To do:
Your copy of the data should match it exactly, leaving out only the pictures.

Data extracts:
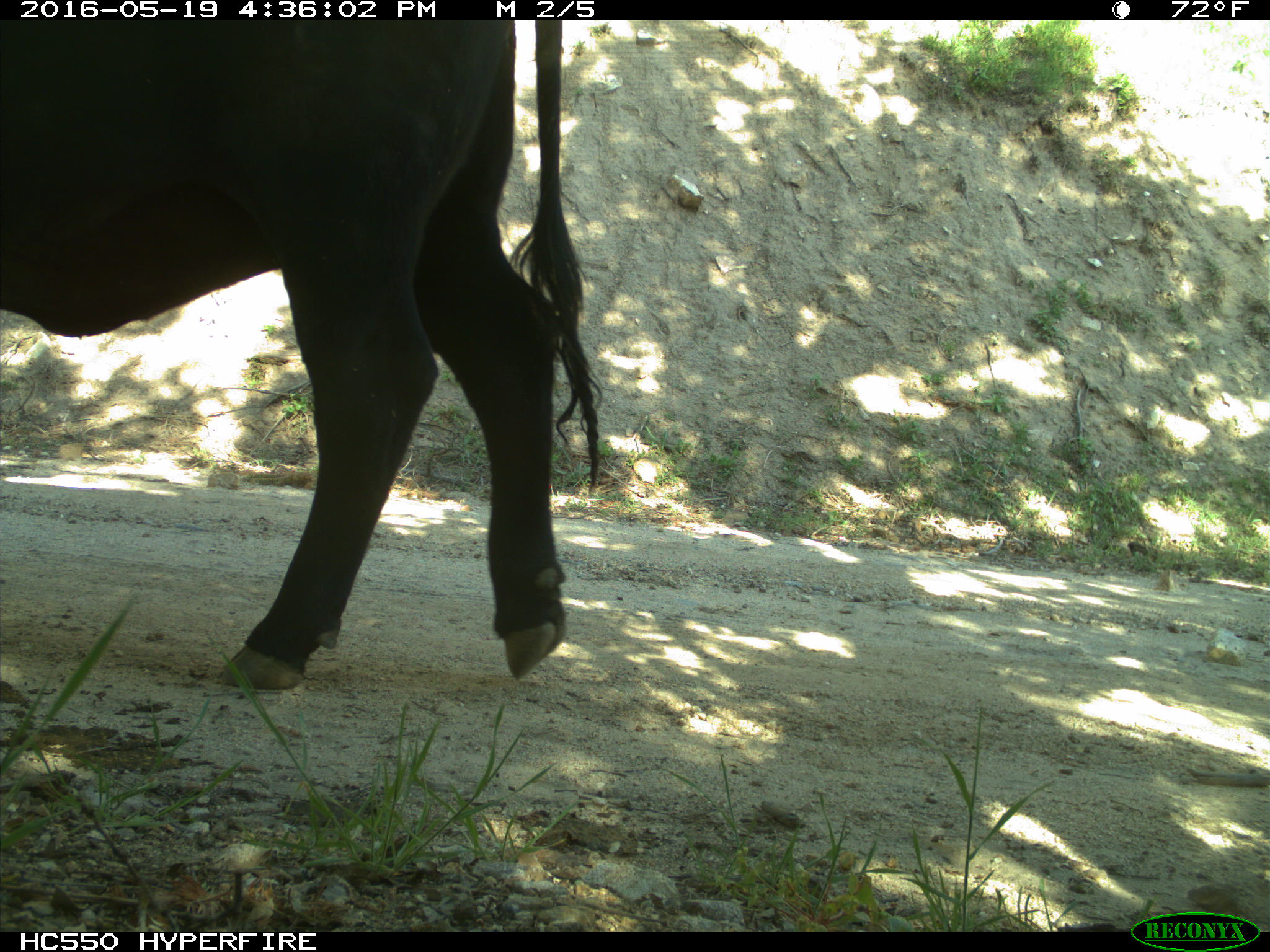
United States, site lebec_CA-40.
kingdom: Animalia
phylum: Chordata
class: Mammalia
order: Artiodactyla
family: Bovidae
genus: Bos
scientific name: Bos taurus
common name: domestic cow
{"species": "Bos taurus (domestic cow)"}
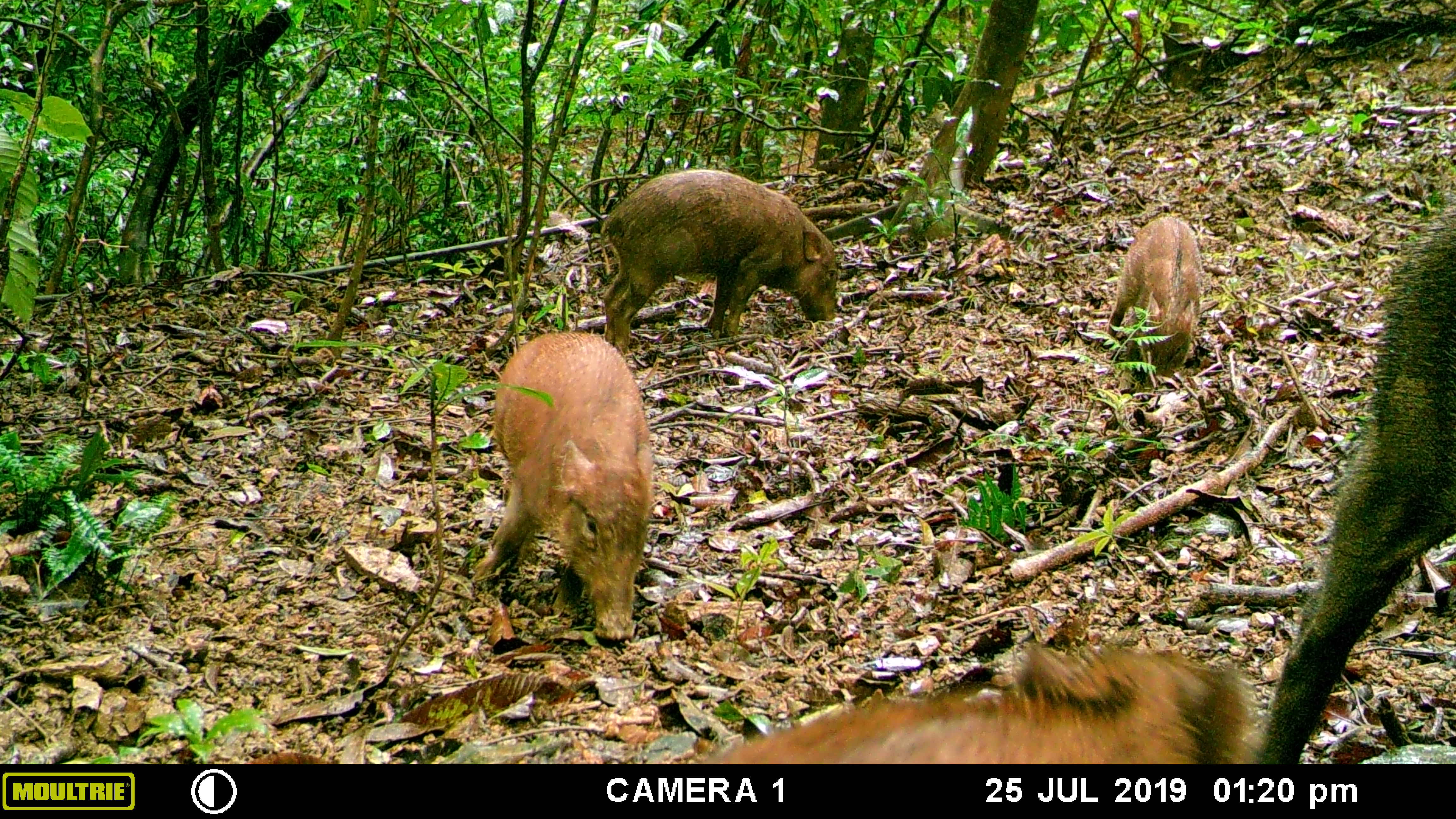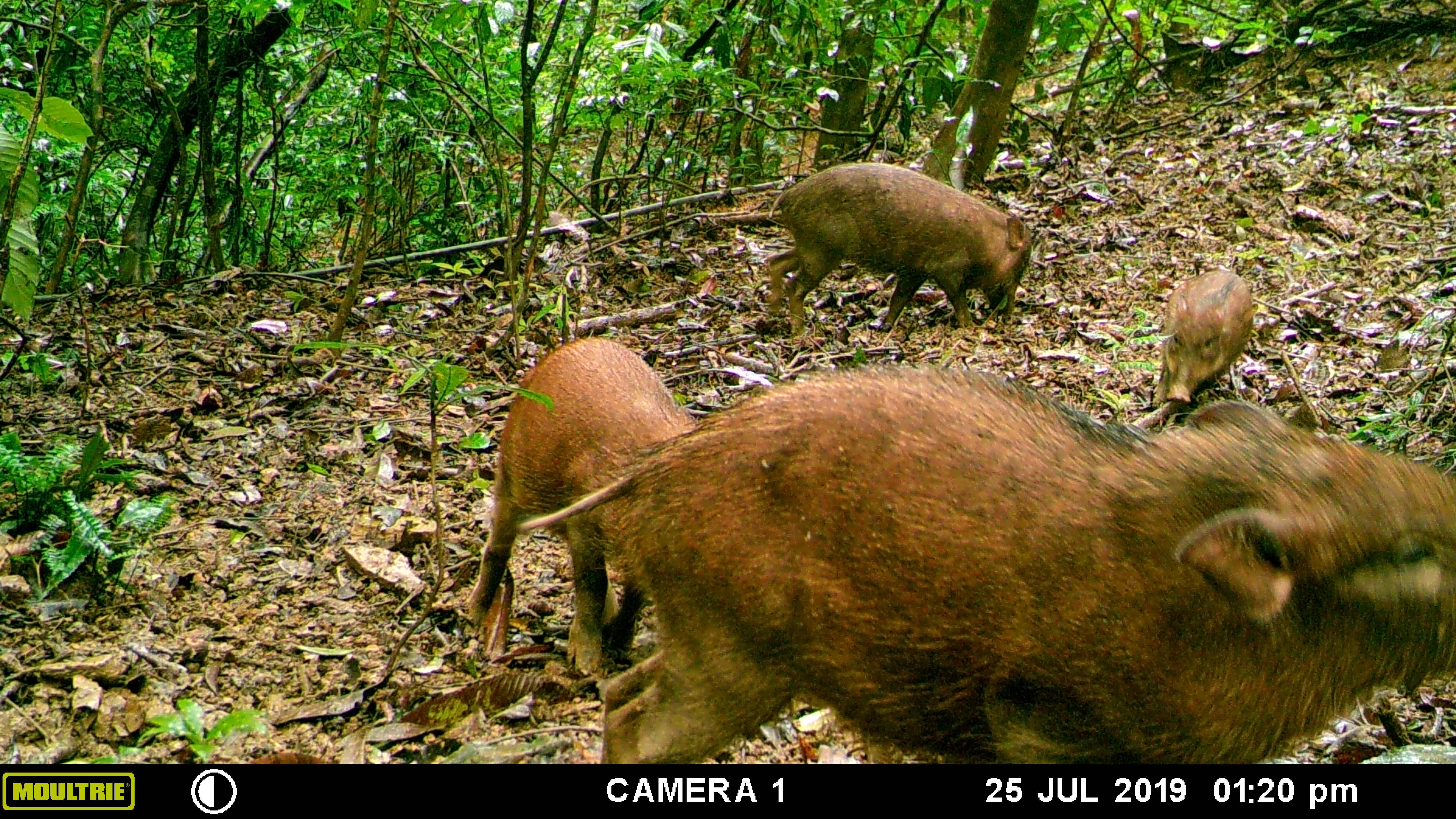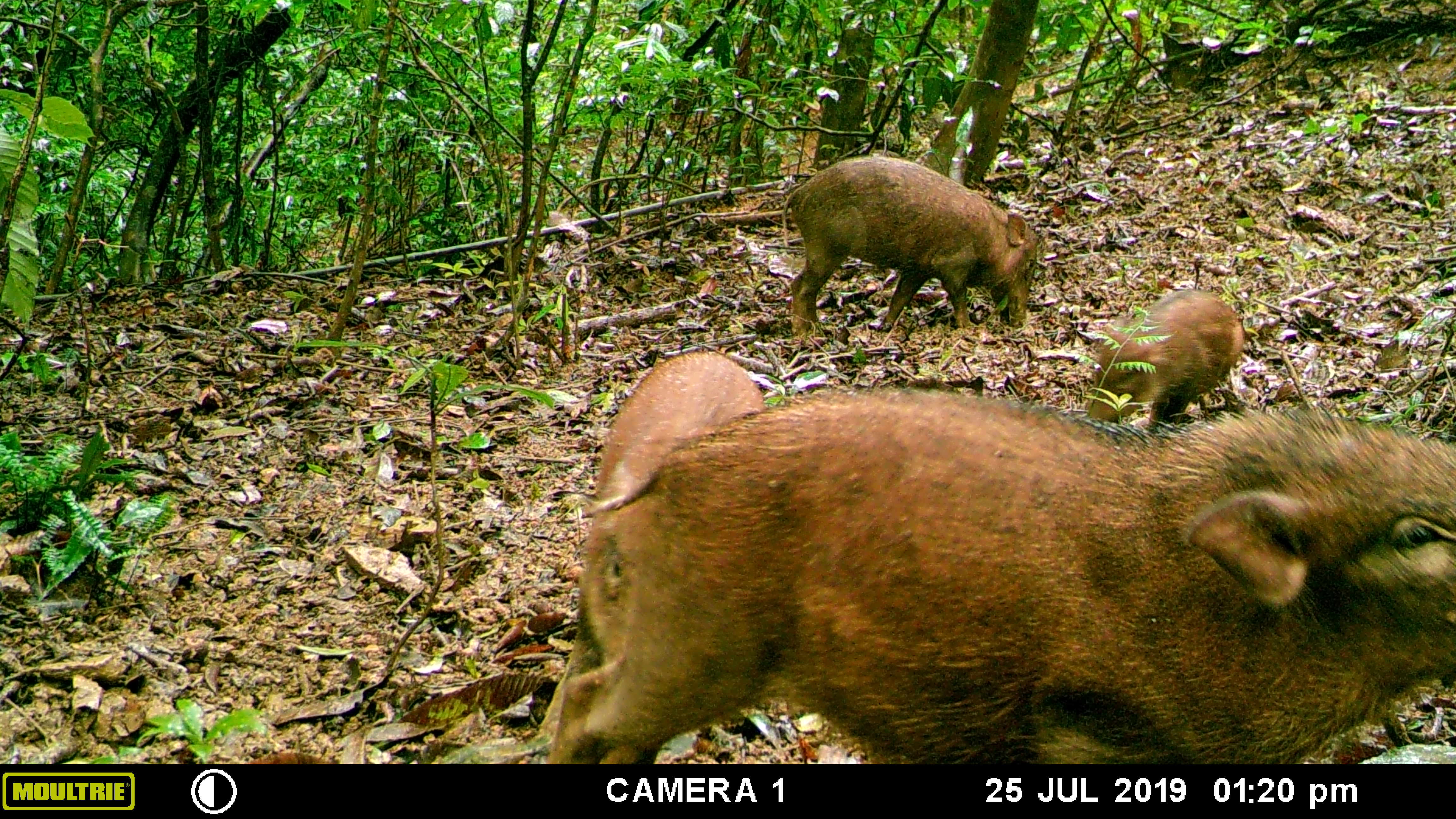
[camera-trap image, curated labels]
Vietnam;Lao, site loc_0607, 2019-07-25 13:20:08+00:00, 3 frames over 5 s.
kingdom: Animalia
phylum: Chordata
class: Mammalia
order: Artiodactyla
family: Suidae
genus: Sus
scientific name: Sus scrofa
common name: eurasian wild pig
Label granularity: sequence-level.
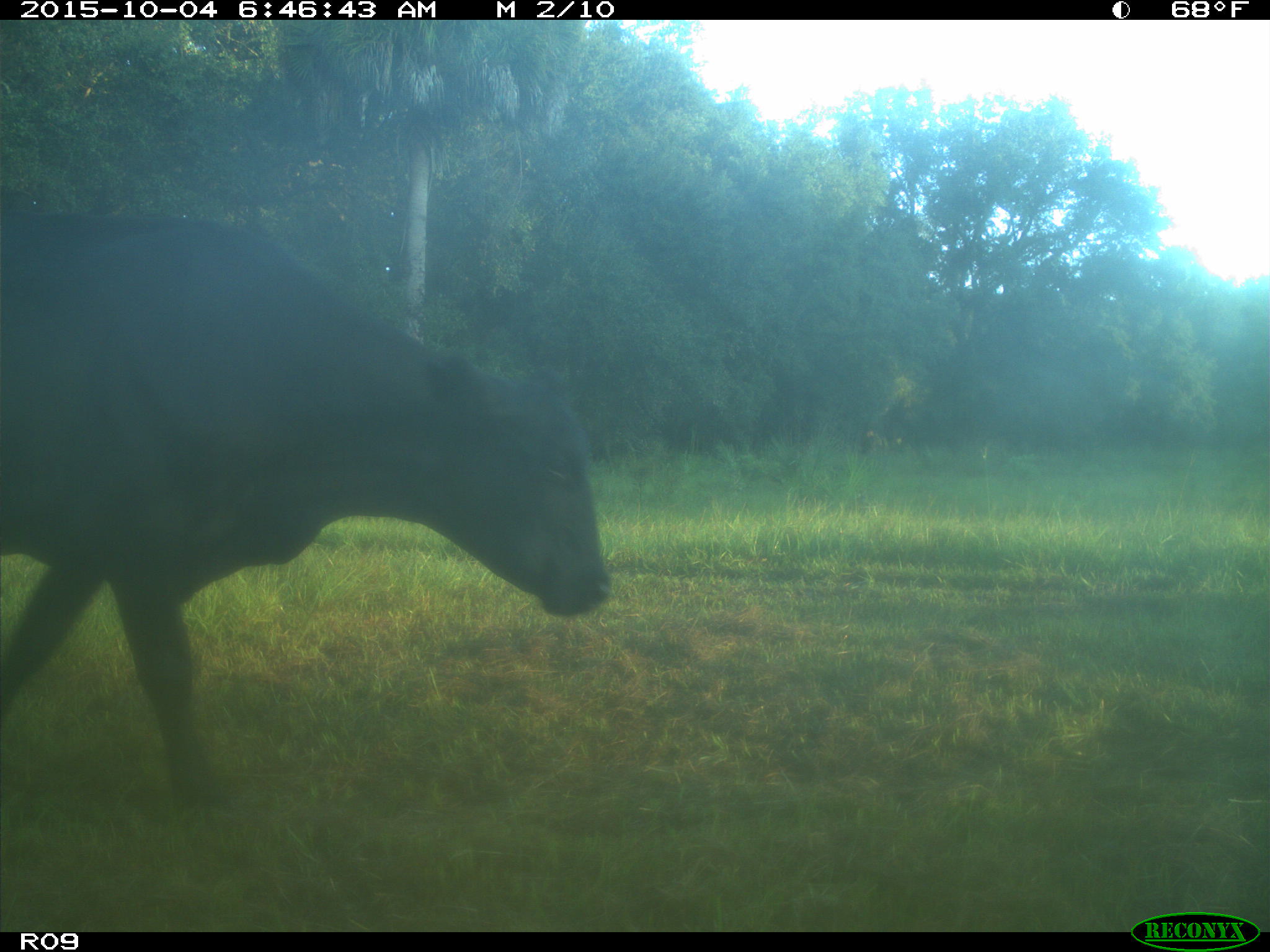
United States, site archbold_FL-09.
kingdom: Animalia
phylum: Chordata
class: Mammalia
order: Artiodactyla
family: Bovidae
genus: Bos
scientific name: Bos taurus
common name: domestic cow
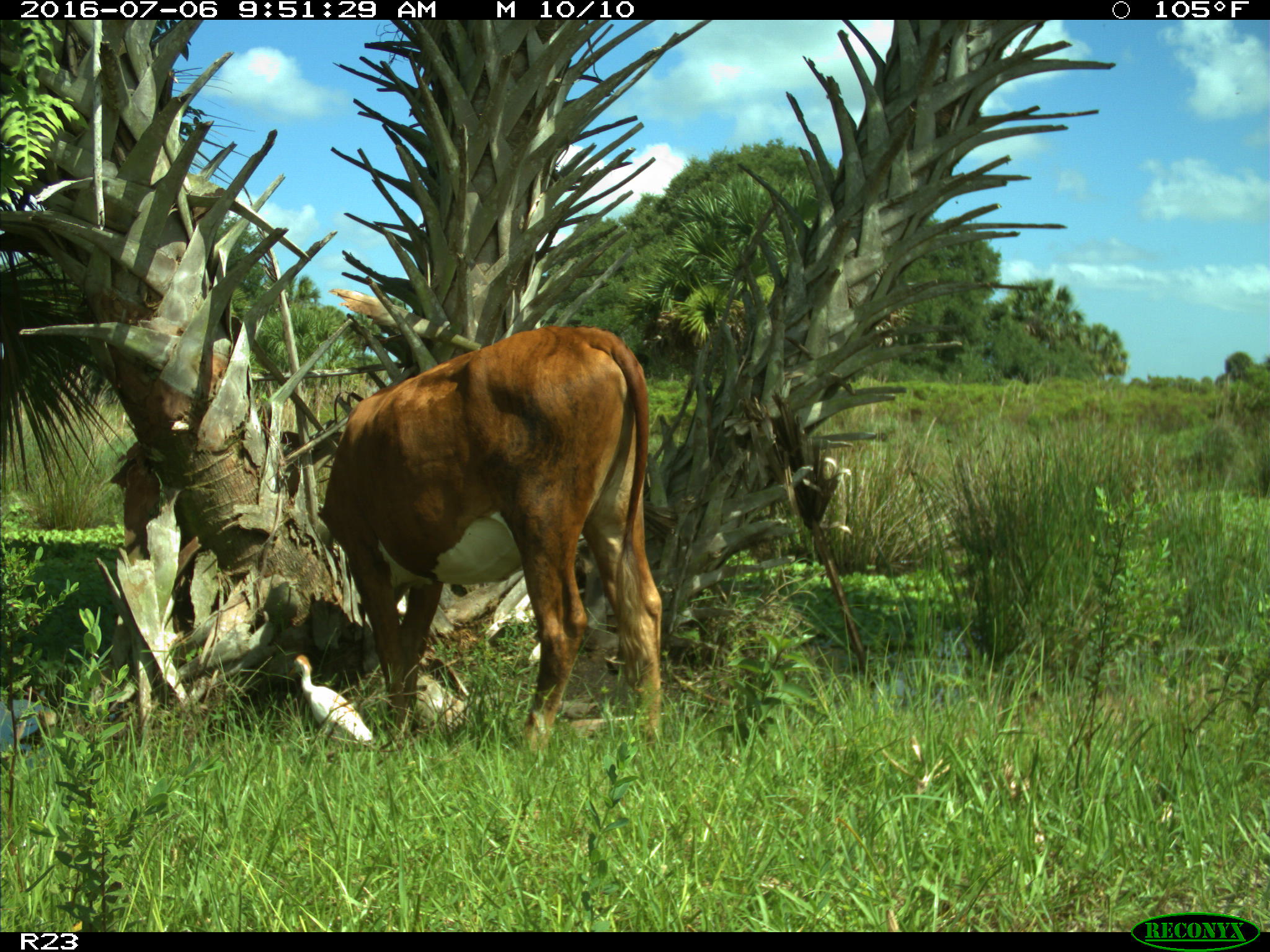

Solution:
United States, site lebec_CA-40.
kingdom: Animalia
phylum: Chordata
class: Mammalia
order: Artiodactyla
family: Bovidae
genus: Bos
scientific name: Bos taurus
common name: domestic cow
{"species": "Bos taurus (domestic cow)"}
[camera-trap image, curated labels]
Vietnam;Lao, site loc_0607, 2019-07-25 13:20:08+00:00, 3 frames over 5 s.
kingdom: Animalia
phylum: Chordata
class: Mammalia
order: Artiodactyla
family: Suidae
genus: Sus
scientific name: Sus scrofa
common name: eurasian wild pig
Label granularity: sequence-level.
United States, site archbold_FL-09.
kingdom: Animalia
phylum: Chordata
class: Mammalia
order: Artiodactyla
family: Bovidae
genus: Bos
scientific name: Bos taurus
common name: domestic cow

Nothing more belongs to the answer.